Party Congress expected to give HK role in development

The 20th National Congress of the Communist Party of China will no doubt readjust development strategies in response to the fast-changing geopolitical situation, including policies concerning Hong Kong’s long-term development under the “one country, two systems” framework. It’s safe to assume the Party Congress will introduce, as part of the updated national development strategy, more supportive policies to offer Hong Kong tailor-made assistance in exploring new economic growth models as well as new growth engines.

The geopolitical situation is worsening as we speak and will adversely affect China, including the special administrative region of Hong Kong. This is reason enough to predict that the central government will increase policy incentives for Hong Kong to quicken and deepen the integration of its own development into the country’s overall development strategy, which is set to strengthen the “dual circulation” growth pattern in the near future. Hong Kong stands to play a bigger role in it and benefit more from it.

Hong Kong enjoys a unique advantage of having the mainland to fall back on, serving as a “superconnector” between the mainland and the rest of the world. This advantage will only grow as the motherland becomes stronger and more prosperous in the years to come, further strengthening Hong Kong’s world-leading status in global finance and trade along the way.

Hong Kong did not become a center of international finance, trade, shipping and professional services naturally or as a blessing from the United Kingdom. Apart from hard work and an enterprising drive by generations of local residents, what has been attracting foreign businesses and capital to Hong Kong is without question the unparalleled Chinese-mainland market, which has created insatiable demands for Hong Kong services, capital and know-how. Had the mainland not launched the epic reform and opening-up strategy back in 1978, Hong Kong would not have had the perfect opportunity to become the world-class financial, trade, shipping and business hub it is today, not to mention the promise of greater development in such areas as sci-tech innovation, high-end health services, and international cultural exchanges, to name just a few.

Hong Kong must keep in mind there is no room for second thoughts when it comes to integrating its own development into the nation’s overall development strategy because the city’s future prosperity and stability depends on it, as has been the case; and the worsening geopolitical situation leaves the Hong Kong Special Administrative Region no choice.

It’s believed that the 20th CPC National Congress will point Hong Kong in a clearer direction of development and entrust it with a bigger role in the nation’s development strategy, especially in the Belt and Road Initiative and the Guangdong-Hong Kong-Macao Greater Bay Area development project. Similarly, Hong Kong is also expected to do more as a “superconnector” in facilitating the “external circulation” of the country’s “dual circulation” growth pattern from now on.

The global economic downturn has impacted all countries, and China is no exception, but the second-largest economy in the world is still a main growth engine of the global economy and will remain so in the foreseeable future. It’s not empty talk but an undeniable fact when we say: “The greatest opportunity for global development lies in China, and the greatest opportunity for Hong Kong’s development lies on the mainland.”

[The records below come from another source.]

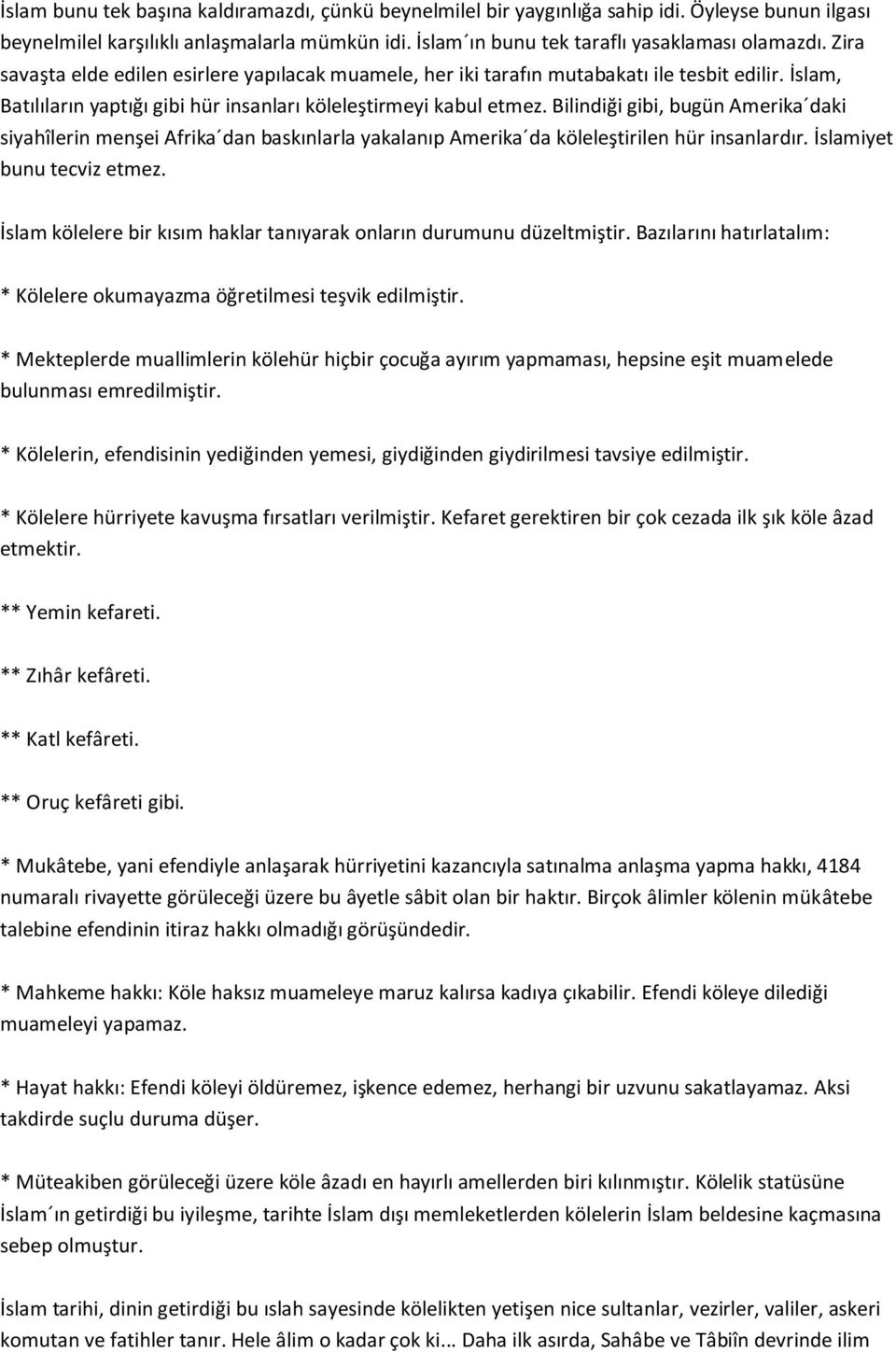 İslam bunu tek başına kaldıramazdı, çünkü beynelmilel bir yaygınlığa sahip idi. Öyleyse bunun ilgası beynelmilel karşılıklı anlaşmalarla mümkün idi. İslam´ın bunu tek taraflı yasaklaması olamazdı. Zira savaşta elde edilen esirlere yapılacak muamele, her iki tarafın mutabakatı ile tesbit edilir. İslam, Batılıların yaptığı gibi hür insanları köleleştirmeyi kabul etmez. Bilindiği gibi, bugün Amerika´daki siyahîlerin menşei Afrika´dan baskınlarla yakalanıp Amerika´da köleleştirilen hür insanlardır. İslamiyet bunu tecviz etmez.

İslam kölelere bir kısım haklar tanıyarak onların durumunu düzeltmiştir. Bazılarını hatırlatalım:

* Kölelere okumayazma öğretilmesi teşvik edilmiştir.

* Mekteplerde muallimlerin kölehür hiçbir çocuğa ayırım yapmaması, hepsine eşit muamelede bulunması emredilmiştir.

* Kölelerin, efendisinin yediğinden yemesi, giydiğinden giydirilmesi tavsiye edilmiştir.

* Kölelere hürriyete kavuşma fırsatları verilmiştir. Kefaret gerektiren bir çok cezada ilk şık köle âzad etmektir.

** Yemin kefareti.

** Zıhâr kefâreti.

** Katl kefâreti.

** Oruç kefâreti gibi.

* Mukâtebe, yani efendiyle anlaşarak hürriyetini kazancıyla satınalma anlaşma yapma hakkı, 4184 numaralı rivayette görüleceği üzere bu âyetle sâbit olan bir haktır. Birçok âlimler kölenin mükâtebe talebine efendinin itiraz hakkı olmadığı görüşündedir.

* Mahkeme hakkı: Köle haksız muameleye maruz kalırsa kadıya çıkabilir. Efendi köleye dilediği muameleyi yapamaz.

* Hayat hakkı: Efendi köleyi öldüremez, işkence edemez, herhangi bir uzvunu sakatlayamaz. Aksi takdirde suçlu duruma düşer.

* Müteakiben görüleceği üzere köle âzadı en hayırlı amellerden biri kılınmıştır. Kölelik statüsüne İslam´ın getirdiği bu iyileşme, tarihte İslam dışı memleketlerden kölelerin İslam beldesine kaçmasına sebep olmuştur.

İslam tarihi, dinin getirdiği bu ıslah sayesinde kölelikten yetişen nice sultanlar, vezirler, valiler, askeri komutan ve fatihler tanır. Hele âlim o kadar çok ki... Daha ilk asırda, Sahâbe ve Tâbiîn devrinde ilim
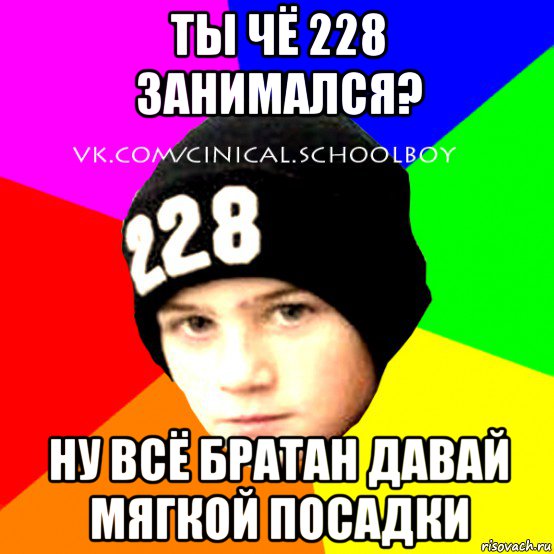 ТЫ ЧЁ 228 ЗАНИМАЛСЯ?

VK.COM/CINICAL.SCHOOLBOY

228

НУ ВСЁ БРАТАН ДАВАЙ МЯГКОЙ ПОСАДКИ

risovach.ru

The world is facing great challenges from an unprecedented paradigm shift in global-power balance, but no hostile forces, great or small, can block China’s robust development or derail the great rejuvenation of the Chinese nation. The reform and opening-up strategy has afforded China more than 40 years of fast and extensive development that has greatly built up its national strength. The nation is not only the world’s second-largest economy but also “the world’s factory”, the leading trading partner of dozens of countries, and the second-largest consumer market, second-largest foreign investment destination, and biggest contributor to global economic growth 14 years in a row so far. Its economic aggregate in GDP terms has exceeded 110 trillion yuan ($17.7 trillion), accounting for 18 percent of the world’s total.

It’s safe to say the global economy needs China more than ever to grow, and attempts by hostile forces to decouple with China are bound to fail sooner or later. The British think tank Centre for Economic and Business Research (CEBR) maintains in a recent report that China’s strong development is in sharp contrast to the decline of the US economy, which is why the CEBR expects China to overtake the US as the world’s biggest economy five years sooner than the previous prediction, around the year 2028, to be exact. The CEBR is not alone in making such “bold” predictions, which see China’s quality development as an enormous growth opportunity for the world economy in the years to come. How can Hong Kong afford not to be a significant part of it?

Once the 20th CPC National Congress concludes and lays out an updated development strategy, the nation will no doubt overcome any difficulties and challenges on its way to a brighter future, and Hong Kong is expected to contribute to the country’s modernization drive while building up its own competitiveness and advantages by taking up a more significant role in national development.

The author is a current-affairs commentator.

The views do not necessarily reflect those of China Daily.